▸ EXERCISE GOAL: Please rewrite these records with "doghouse entrance hole" changed to "kennel opening" and everything else unchanged, leaving out the pictures.
▽
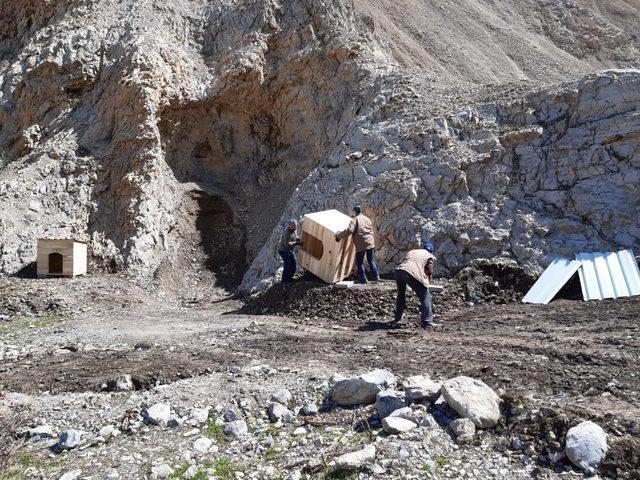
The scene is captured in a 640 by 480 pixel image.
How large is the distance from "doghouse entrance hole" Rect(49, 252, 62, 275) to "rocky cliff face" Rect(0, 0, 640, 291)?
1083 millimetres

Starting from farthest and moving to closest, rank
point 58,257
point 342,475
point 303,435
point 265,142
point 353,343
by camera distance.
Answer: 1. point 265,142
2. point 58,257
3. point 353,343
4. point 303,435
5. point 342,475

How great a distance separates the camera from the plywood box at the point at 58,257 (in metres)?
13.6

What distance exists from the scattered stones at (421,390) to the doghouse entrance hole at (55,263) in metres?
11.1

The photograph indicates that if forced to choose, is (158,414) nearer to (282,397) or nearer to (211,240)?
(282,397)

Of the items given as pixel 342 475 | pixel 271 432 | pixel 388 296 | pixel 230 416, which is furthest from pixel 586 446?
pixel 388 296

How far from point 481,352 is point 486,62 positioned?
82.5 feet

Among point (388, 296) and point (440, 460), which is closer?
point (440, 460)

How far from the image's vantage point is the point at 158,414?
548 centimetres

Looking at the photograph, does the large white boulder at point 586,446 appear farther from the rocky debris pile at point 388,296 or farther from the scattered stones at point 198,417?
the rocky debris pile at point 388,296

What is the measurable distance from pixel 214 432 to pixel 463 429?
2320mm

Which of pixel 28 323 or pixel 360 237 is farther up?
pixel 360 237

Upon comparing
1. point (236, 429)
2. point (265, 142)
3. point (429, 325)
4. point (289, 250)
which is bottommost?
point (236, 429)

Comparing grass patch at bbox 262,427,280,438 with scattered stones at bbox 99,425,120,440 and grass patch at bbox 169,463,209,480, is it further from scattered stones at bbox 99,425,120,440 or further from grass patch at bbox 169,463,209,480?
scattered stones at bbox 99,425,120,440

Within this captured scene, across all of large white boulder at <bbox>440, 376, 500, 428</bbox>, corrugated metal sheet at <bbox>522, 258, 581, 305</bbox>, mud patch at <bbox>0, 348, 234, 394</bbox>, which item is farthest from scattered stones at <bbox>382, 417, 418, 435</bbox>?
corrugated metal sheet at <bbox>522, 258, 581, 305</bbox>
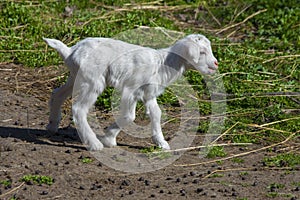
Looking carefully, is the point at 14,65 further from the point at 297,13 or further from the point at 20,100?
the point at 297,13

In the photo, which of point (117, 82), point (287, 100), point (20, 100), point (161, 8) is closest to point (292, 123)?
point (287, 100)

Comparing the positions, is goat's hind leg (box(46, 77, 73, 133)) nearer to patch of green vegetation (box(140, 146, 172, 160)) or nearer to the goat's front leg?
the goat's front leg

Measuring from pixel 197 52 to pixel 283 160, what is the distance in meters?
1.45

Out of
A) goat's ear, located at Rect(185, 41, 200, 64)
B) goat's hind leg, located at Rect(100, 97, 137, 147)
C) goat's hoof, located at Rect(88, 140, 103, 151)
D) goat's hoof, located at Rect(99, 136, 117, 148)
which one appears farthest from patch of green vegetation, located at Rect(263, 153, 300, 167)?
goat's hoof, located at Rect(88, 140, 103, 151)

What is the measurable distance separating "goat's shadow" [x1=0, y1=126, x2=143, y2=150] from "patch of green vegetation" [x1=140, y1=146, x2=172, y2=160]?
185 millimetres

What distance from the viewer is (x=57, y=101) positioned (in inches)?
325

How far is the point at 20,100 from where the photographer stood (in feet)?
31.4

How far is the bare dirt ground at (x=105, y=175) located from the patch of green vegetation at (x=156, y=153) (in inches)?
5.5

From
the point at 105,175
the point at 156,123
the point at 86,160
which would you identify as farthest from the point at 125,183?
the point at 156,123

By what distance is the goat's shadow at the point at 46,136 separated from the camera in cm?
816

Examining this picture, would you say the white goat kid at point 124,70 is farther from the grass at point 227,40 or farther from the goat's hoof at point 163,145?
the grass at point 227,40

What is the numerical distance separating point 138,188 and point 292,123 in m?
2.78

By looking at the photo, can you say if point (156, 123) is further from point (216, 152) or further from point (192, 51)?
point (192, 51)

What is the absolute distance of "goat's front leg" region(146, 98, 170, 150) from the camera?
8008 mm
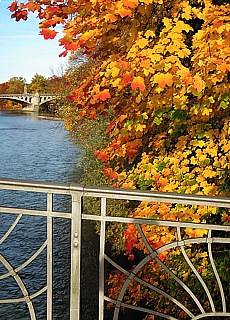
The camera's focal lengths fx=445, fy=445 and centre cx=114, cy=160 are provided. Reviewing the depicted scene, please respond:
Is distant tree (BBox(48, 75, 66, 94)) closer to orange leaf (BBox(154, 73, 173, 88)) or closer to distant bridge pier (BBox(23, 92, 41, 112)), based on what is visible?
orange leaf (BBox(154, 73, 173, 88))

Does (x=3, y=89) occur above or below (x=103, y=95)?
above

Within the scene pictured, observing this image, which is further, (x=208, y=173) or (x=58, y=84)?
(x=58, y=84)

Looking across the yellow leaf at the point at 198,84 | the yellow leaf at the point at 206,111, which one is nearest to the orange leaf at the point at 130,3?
△
▸ THE COMPLETED TASK:
The scene is captured in a 640 by 480 pixel image.
How large is the distance from "kennel opening" Rect(49, 252, 62, 275) to "rocky cliff face" Rect(0, 0, 640, 291)?
1083 millimetres

Starting from farthest and moving to closest, rank
point 58,257
point 342,475
point 303,435
point 265,142
point 353,343
by camera distance.
Answer: 1. point 265,142
2. point 58,257
3. point 353,343
4. point 303,435
5. point 342,475

How great a distance separates the camera from the plywood box at the point at 58,257 (in metres)?
13.6

What distance exists from the scattered stones at (421,390) to the kennel opening at (55,263) in metres?
11.1

The photograph indicates that if forced to choose, is (158,414) nearer to (282,397) or nearer to (211,240)?
(282,397)

Of the items given as pixel 342 475 | pixel 271 432 | pixel 388 296 | pixel 230 416, which is furthest from pixel 586 446?
pixel 388 296

How far from point 481,352 is point 486,62 positioned?
82.5 feet

Among point (388, 296) and point (440, 460), which is closer?
point (440, 460)

How far from the image's vantage point is the point at 158,414?
548 centimetres

Looking at the photograph, does the large white boulder at point 586,446 appear farther from the rocky debris pile at point 388,296 or farther from the scattered stones at point 198,417?
the rocky debris pile at point 388,296

What is the measurable distance from pixel 214 432 to pixel 463 429?
2320mm

Which of pixel 28 323 or pixel 360 237 is farther up?
pixel 360 237

Upon comparing
1. point (236, 429)
2. point (265, 142)
3. point (429, 325)
4. point (289, 250)
which is bottommost?
point (236, 429)

Comparing grass patch at bbox 262,427,280,438 with scattered stones at bbox 99,425,120,440 and grass patch at bbox 169,463,209,480, is it further from scattered stones at bbox 99,425,120,440 or further from grass patch at bbox 169,463,209,480?
scattered stones at bbox 99,425,120,440

Within this captured scene, across all of large white boulder at <bbox>440, 376, 500, 428</bbox>, corrugated metal sheet at <bbox>522, 258, 581, 305</bbox>, mud patch at <bbox>0, 348, 234, 394</bbox>, which item is farthest from scattered stones at <bbox>382, 417, 418, 435</bbox>?
corrugated metal sheet at <bbox>522, 258, 581, 305</bbox>
Looking carefully, is the point at 14,65 further from the point at 297,13 or further from the point at 20,100?
the point at 297,13

In the photo, which of point (117, 82), point (287, 100), point (20, 100), point (161, 8) is closest to point (292, 123)?
point (287, 100)

Comparing the positions, is goat's hind leg (box(46, 77, 73, 133)) nearer to patch of green vegetation (box(140, 146, 172, 160)) or nearer to the goat's front leg?
the goat's front leg

Measuring from pixel 197 52 to pixel 283 160, what is the distance in meters?
1.45

Out of
A) goat's ear, located at Rect(185, 41, 200, 64)
B) goat's hind leg, located at Rect(100, 97, 137, 147)
C) goat's hoof, located at Rect(88, 140, 103, 151)
D) goat's hoof, located at Rect(99, 136, 117, 148)
which one appears farthest from patch of green vegetation, located at Rect(263, 153, 300, 167)?
goat's hoof, located at Rect(88, 140, 103, 151)

What is the measurable distance separating "goat's shadow" [x1=0, y1=126, x2=143, y2=150] from "patch of green vegetation" [x1=140, y1=146, x2=172, y2=160]?
185 millimetres

What distance from the viewer is (x=57, y=101) positioned (in inches)?
325

How far is the point at 20,100 from where the photographer stood (in feet)?
31.4

How far is the bare dirt ground at (x=105, y=175) located from the patch of green vegetation at (x=156, y=153) (in inches)?
5.5

From
the point at 105,175
the point at 156,123
the point at 86,160
which would you identify as farthest from the point at 125,183?
the point at 156,123

By what distance is the goat's shadow at the point at 46,136 separated from the camera in cm?
816

Examining this picture, would you say the white goat kid at point 124,70 is farther from the grass at point 227,40 or farther from the goat's hoof at point 163,145?
the grass at point 227,40

What is the numerical distance separating point 138,188 and point 292,123 in m?
2.78

By looking at the photo, can you say if point (156, 123) is further from point (216, 152) or further from point (192, 51)?
point (192, 51)

What is the absolute distance of "goat's front leg" region(146, 98, 170, 150) from the camera?
8008 mm
The camera's focal lengths fx=445, fy=445 and centre cx=114, cy=160 are provided. Reviewing the depicted scene, please respond:
Is distant tree (BBox(48, 75, 66, 94)) closer to orange leaf (BBox(154, 73, 173, 88)) or closer to distant bridge pier (BBox(23, 92, 41, 112)), based on what is visible?
orange leaf (BBox(154, 73, 173, 88))

Does (x=3, y=89) occur above or below (x=103, y=95)?
above

Within the scene pictured, observing this image, which is further, (x=208, y=173) or (x=58, y=84)?
(x=58, y=84)

Looking across the yellow leaf at the point at 198,84 | the yellow leaf at the point at 206,111, which one is nearest to the orange leaf at the point at 130,3?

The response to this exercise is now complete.